Tiba-tiba terdengar suara menggema keras sekali. Tiga orang itu merasakan
jantung mereka berdenyut keras, kaki bergetar dan gendang-gendang telinga
mendenging sakit.
"Suara apa itu.....?" tanya Nyi Gandasuri pucat.
"Gong Keramat pertanda ruangan ke tempat di maan Maharaja dan Maharatu
Langit Darah berada akan segera dibuka. Ingat, jangan sekali-sekali melihat ke
atas!" Nyi Gandasuri, 114 dan 129 melangkah terus. Mereka telah melewati langkan
istana yang merupakan pintu besar. Tujuh langkan di depan pintu terbuka ini
membentang sebuah tirai hijau muda tak tembus pandang. Sayup-sayup dari belakang
tirai terdengar suara seperti air memancur deras sekali.
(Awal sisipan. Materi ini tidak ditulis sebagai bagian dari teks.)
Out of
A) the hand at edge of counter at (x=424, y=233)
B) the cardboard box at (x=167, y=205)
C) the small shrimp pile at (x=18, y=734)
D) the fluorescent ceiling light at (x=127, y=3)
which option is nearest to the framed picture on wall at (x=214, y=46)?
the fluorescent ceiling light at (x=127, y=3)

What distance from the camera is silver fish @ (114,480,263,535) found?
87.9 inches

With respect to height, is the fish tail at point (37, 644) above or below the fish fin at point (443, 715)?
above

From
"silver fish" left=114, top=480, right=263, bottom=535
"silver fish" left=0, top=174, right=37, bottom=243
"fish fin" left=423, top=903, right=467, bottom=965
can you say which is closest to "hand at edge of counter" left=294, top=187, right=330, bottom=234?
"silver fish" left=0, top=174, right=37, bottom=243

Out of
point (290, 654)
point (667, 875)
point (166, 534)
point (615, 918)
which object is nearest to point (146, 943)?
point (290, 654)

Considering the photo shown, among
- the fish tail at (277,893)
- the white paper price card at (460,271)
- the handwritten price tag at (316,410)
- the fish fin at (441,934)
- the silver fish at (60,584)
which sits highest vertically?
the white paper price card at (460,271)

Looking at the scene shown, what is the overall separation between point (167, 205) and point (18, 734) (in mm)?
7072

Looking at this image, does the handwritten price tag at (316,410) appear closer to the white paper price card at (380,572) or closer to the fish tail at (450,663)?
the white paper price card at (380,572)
"Suara apa itu?" tanya Nyi Gandasuri. Hatinya mendadak saja menjadi sangat
tidak enak. Baik 114 maupun 129 tidak menjawab. Nyi Gandasuri palingkan kepalanya
pada114. Lelaki ini akhirnya membuka mulut. "Aku tak berani menerangkan. Kau
lihat saja sendiri nanti...."
Terdengar suara mendesir. Tirai hijau terbuka ke kiri dan ke kanan. Nyi
Gandasuri hampir tersurut sedang 114 dan 129 cepat-cepat tundukkan kepala.
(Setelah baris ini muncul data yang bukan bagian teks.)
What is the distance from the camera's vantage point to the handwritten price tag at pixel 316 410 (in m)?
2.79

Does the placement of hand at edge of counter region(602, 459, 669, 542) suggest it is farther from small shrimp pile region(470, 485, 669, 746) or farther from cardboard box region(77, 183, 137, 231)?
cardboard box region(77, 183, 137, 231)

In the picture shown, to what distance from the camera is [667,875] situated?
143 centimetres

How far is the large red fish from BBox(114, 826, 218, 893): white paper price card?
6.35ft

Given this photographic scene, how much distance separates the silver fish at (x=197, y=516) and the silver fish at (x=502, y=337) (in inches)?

Setelah darahnya yang tersirap tenang kembali Nyi Gandasuri coba memandang ke depan
walau mukanya menjadi sangat merah.
Sekitar dua puluh langakh di hadapannya terpampang tembok batu lebar dan
tinggi berbentuk tebing-tebing kecil diselang seling oleh pohon-pohon bunga. Di
bagian tengah ada patung batu sangat hidup dari seorang lelaki dan seorang
perempuan dalam keadaan tanpa pakaian tengah melakukan hubungan badan dengan
muka menghadap ke depan. Dari mulut mereka yang terbuka lebar, dari sepasang
liang telinga, lobang hidung, mata, dubur, serta kemaluan mereka mengucur keluar
cairan merah pekat disertai menyambarnya bau amisnya darah! Seluruh cairan
mengucur ke bawah, masuk ke dalam sebuah kolam besar. Dalam cairan darah di
kolam Nyi Gandasuri melihat ada ikan-ikan aneh berkeliaran, tetapi yang
menyeramkan adalah bahwa juga di dalam kolam itu penuh dengan tengkorak kepala
serta tulang belulang manusia! Secara aneh cairan darah dalam kolam terus naik
ke atas lalu turun kembali ke dalam kolam lewat lobang-lobang di kepala dan aurat
dua patung batu manusia tadi hingga cairan darah dalam kolam tidak pernah penuh atau
luber. BASTIAN TITO 13 WIRO SABLENG PENDEKAR KAPAK MAUT NAGA GENI 212
Berdiri bulu tengkuk Nyi Gandasuri menyakdikan pemandangan itu.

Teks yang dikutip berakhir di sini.